** START OF EXTRACTED DATA **
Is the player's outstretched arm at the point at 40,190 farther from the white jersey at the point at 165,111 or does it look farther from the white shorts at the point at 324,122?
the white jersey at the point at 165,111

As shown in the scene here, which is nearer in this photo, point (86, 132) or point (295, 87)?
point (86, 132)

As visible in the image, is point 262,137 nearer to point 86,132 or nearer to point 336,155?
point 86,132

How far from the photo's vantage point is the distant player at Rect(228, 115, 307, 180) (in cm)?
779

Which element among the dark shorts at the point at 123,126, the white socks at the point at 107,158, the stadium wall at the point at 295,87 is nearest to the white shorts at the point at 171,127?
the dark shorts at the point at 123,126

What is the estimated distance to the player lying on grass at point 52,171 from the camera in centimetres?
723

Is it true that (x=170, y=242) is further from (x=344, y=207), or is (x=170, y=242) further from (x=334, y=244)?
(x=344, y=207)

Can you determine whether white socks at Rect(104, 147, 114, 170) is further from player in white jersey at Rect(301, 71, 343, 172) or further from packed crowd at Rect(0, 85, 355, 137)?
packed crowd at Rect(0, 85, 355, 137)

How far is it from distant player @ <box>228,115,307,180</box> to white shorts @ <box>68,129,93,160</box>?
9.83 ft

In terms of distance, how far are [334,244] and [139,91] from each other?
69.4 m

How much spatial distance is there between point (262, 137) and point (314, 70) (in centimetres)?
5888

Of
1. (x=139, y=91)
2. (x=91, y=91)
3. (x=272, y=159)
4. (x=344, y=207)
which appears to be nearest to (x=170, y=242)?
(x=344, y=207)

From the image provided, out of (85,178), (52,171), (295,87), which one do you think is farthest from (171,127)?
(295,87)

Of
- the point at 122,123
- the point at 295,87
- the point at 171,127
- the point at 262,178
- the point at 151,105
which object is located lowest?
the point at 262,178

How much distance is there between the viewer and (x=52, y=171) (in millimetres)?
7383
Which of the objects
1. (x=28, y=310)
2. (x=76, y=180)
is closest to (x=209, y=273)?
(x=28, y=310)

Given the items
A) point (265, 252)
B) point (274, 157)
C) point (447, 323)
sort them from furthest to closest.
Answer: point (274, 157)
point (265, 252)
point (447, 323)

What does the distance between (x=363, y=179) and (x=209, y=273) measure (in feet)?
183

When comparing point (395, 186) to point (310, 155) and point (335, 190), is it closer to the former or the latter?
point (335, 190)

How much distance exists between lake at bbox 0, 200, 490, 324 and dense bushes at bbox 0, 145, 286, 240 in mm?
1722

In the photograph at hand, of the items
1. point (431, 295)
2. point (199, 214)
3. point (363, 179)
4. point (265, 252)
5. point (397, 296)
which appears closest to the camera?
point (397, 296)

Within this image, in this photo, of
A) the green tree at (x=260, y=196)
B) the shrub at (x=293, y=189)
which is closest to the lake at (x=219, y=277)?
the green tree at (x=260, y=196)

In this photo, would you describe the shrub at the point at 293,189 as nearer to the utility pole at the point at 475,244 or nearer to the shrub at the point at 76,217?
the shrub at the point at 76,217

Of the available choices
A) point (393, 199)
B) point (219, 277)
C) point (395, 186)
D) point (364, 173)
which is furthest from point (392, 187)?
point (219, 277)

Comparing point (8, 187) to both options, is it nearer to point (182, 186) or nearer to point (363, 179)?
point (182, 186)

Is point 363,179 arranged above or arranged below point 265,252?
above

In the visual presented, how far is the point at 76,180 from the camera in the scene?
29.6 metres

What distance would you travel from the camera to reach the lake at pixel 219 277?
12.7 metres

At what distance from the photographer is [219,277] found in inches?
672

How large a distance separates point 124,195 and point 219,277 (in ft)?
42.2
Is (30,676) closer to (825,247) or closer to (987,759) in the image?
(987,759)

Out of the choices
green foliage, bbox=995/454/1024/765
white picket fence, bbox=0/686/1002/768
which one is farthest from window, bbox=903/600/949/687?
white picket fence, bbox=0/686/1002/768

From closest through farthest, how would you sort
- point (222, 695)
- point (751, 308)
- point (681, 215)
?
** END OF EXTRACTED DATA **
**WORK REQUIRED:**
Repeat every record, exactly as written.

**EXERCISE RESULT:**
Is the player's outstretched arm at the point at 40,190 farther from the white jersey at the point at 165,111 or does it look farther from the white shorts at the point at 324,122?
the white jersey at the point at 165,111

As shown in the scene here, which is nearer in this photo, point (86, 132) or point (295, 87)?
point (86, 132)

As visible in the image, is point 262,137 nearer to point 86,132 or nearer to point 336,155?
point 86,132

How far from the photo's vantage point is the distant player at Rect(228, 115, 307, 180) (in cm)?
779

Which element among the dark shorts at the point at 123,126, the white socks at the point at 107,158, the stadium wall at the point at 295,87 is nearest to the white shorts at the point at 171,127?
the dark shorts at the point at 123,126

What is the estimated distance to the player lying on grass at point 52,171 from the camera in centimetres?
723

Is it true that (x=170, y=242) is further from (x=344, y=207), or is (x=170, y=242) further from (x=334, y=244)?
(x=344, y=207)

Can you determine whether white socks at Rect(104, 147, 114, 170) is further from player in white jersey at Rect(301, 71, 343, 172) or further from packed crowd at Rect(0, 85, 355, 137)?
packed crowd at Rect(0, 85, 355, 137)

How far is it from distant player @ <box>228,115,307,180</box> to white shorts @ <box>68,129,93,160</box>?
9.83 ft

In terms of distance, how far are [334,244] and [139,91] from each other?
69.4 m

How much spatial distance is there between point (262, 137) and point (314, 70) (in centimetres)?
5888

Of
1. (x=139, y=91)
2. (x=91, y=91)
3. (x=272, y=159)
4. (x=344, y=207)
which appears to be nearest to (x=170, y=242)?
(x=344, y=207)

From the image provided, out of (85,178), (52,171), (295,87), which one do you think is farthest from (171,127)?
(295,87)

Of
- the point at 122,123
- the point at 295,87
- the point at 171,127
- the point at 262,178
- the point at 151,105
which object is located lowest?
the point at 262,178

How much distance is there between the viewer and (x=52, y=171) (in millimetres)?
7383
Which of the objects
1. (x=28, y=310)
2. (x=76, y=180)
is closest to (x=209, y=273)?
(x=28, y=310)

Given the items
A) point (265, 252)
B) point (274, 157)
C) point (447, 323)
sort them from furthest to closest.
Answer: point (274, 157)
point (265, 252)
point (447, 323)

What does the distance between (x=363, y=179) and (x=209, y=273) measure (in feet)?
183

When comparing point (395, 186) to point (310, 155) and point (335, 190), is it closer to the former or the latter?
point (335, 190)

How much distance exists between lake at bbox 0, 200, 490, 324 and dense bushes at bbox 0, 145, 286, 240 in mm?
1722

In the photograph at hand, of the items
1. point (431, 295)
2. point (199, 214)
3. point (363, 179)
4. point (265, 252)
5. point (397, 296)
which appears closest to the camera?
point (397, 296)

Within this image, in this photo, of
A) the green tree at (x=260, y=196)
B) the shrub at (x=293, y=189)
which is closest to the lake at (x=219, y=277)?
the green tree at (x=260, y=196)

In this photo, would you describe the shrub at the point at 293,189 as nearer to the utility pole at the point at 475,244 or nearer to the shrub at the point at 76,217?
the shrub at the point at 76,217

Of the available choices
A) point (393, 199)
B) point (219, 277)
C) point (395, 186)
D) point (364, 173)
which is furthest from point (392, 187)?
point (219, 277)

Comparing point (8, 187) to both options, is it nearer to point (182, 186) or nearer to point (363, 179)?
point (182, 186)

Is point 363,179 arranged above or arranged below point 265,252?
above

In the visual presented, how far is the point at 76,180 from the camera in the scene?
29.6 metres

What distance would you travel from the camera to reach the lake at pixel 219 277?
12.7 metres

At what distance from the photographer is [219,277] found in inches?
672

How large a distance separates point 124,195 and point 219,277 (in ft)?
42.2
Is (30,676) closer to (825,247) or closer to (987,759) in the image?
(987,759)

Out of the choices
green foliage, bbox=995/454/1024/765
white picket fence, bbox=0/686/1002/768
which one is farthest from window, bbox=903/600/949/687?
white picket fence, bbox=0/686/1002/768

From closest through farthest, how would you sort
- point (222, 695)
- point (751, 308)
- point (681, 215)
?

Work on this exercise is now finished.